Tuve un cliente -CIO de una multinacional con muchos proyectos- que tenía una frase muy buena y que solía repetir con cierta frecuencia: 

"El sentido común es el menos común de todos"

En mi opinión, es una frase muy acertada. Confiar en que todo el conocimiento de procesos de negocio se pueda transferir a un equipo de técnicos durante unas cuantas reuniones -interminables- desafía la cita que os acabo de indicar.

Sin embargo, durante un par de décadas, era la forma de trabajar: la metodología en cascada.

Los sistemas han ido madurando y la forma de abordar proyectos también. De ahí, aparecieron las metodologías Agile. De forma muy simplificada, lo que se consigue es construir la solución informática de forma iterativa codo con codo con negocio. Los desarrollos y adaptaciones se hacen de forma mucho más fragmentada -cada dos semanas- entregándolas continuamente a las áreas de negocio afectadas reduciendo mucho el riesgo de malos entendidos y permitiendo unir los caminos de negocio y de informática.

Esto permite que el equipo de informática aprenda mucho más de negocio y pueda aprender ese "sentido común" y por otro lado, las áreas de negocio van conociendo la solución que se les aportará así como las ventajas y limitaciones. 

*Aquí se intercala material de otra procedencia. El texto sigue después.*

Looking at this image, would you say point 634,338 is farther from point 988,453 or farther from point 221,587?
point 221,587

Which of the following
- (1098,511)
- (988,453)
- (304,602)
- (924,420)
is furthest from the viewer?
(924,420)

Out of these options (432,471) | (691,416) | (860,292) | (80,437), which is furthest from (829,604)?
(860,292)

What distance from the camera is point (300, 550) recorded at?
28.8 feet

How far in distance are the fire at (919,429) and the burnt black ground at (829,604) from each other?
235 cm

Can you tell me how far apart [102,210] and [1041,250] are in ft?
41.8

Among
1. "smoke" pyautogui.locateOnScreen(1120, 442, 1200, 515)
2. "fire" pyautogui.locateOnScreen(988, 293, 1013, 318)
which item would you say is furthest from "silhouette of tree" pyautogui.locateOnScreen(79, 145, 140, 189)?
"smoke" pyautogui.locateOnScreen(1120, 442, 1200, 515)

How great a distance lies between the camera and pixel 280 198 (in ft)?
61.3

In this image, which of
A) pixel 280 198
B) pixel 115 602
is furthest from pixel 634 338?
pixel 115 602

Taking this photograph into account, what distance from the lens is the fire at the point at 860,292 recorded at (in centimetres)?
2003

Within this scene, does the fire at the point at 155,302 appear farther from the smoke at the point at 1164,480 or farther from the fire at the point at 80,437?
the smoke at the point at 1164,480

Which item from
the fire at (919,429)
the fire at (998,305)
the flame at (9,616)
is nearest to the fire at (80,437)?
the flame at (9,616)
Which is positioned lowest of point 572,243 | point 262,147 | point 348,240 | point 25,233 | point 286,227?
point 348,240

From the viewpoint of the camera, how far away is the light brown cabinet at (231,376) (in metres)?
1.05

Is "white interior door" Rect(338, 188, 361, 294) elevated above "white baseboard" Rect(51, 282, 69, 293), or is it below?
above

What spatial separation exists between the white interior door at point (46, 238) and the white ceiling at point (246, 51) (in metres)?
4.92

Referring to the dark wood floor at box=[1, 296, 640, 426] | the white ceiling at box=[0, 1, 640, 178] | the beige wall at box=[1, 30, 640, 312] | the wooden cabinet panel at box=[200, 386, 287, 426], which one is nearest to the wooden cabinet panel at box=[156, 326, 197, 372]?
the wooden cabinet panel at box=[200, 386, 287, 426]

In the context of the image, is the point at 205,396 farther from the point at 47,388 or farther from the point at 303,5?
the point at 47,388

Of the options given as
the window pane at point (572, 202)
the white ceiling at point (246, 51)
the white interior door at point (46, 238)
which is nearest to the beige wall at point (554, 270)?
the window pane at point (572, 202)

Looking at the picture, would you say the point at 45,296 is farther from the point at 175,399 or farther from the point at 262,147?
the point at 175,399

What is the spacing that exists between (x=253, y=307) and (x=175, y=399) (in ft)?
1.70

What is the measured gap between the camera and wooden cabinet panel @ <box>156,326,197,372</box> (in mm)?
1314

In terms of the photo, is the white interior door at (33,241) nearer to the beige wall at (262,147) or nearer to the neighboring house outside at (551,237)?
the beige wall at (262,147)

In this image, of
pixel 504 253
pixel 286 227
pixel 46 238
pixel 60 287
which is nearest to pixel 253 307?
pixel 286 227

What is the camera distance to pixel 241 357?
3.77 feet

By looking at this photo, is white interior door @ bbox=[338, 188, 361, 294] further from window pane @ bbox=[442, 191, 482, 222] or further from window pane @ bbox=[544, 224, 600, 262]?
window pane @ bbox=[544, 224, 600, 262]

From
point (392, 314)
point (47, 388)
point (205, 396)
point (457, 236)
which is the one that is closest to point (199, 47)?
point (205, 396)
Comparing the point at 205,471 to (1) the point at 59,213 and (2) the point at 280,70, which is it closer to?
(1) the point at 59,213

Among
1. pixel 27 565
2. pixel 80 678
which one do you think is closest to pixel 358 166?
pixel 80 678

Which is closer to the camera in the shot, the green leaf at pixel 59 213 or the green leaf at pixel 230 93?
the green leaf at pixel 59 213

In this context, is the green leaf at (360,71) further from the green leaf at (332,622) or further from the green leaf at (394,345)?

Mi experiencia es muy buena aunque lo más complicado sea la gestión del cambio. En compañías que está muy establecida la metodología tradicional, es muy complicado que negocio abandone la forma de trabajo anterior: escribir la lista a los reyes y volver a centrarme en el día a día es muy atractivo. Sólo se valora cuando después de unos meses, se entrega la aplicación a los usuarios y empiezan a aflorar todas las necesidades que faltan y los malos entendidos. 

Es necesario un esfuerzo elevado hacer entender a las áreas de negocio afectadas que cuando se entregue una aplicación, en realidad, es cuando se va a empezar a trabajar y que va a ser muy complicado enderezar un desarrollo sobre el que se ha construido sobre una base de confusiones. Es complicado convencer las diferentes áreas implicadas pero los beneficios de conseguir las dedicaciones suficientes de todos los implicados para trabajar más coordinados supera con creces el posponer esa dedicación.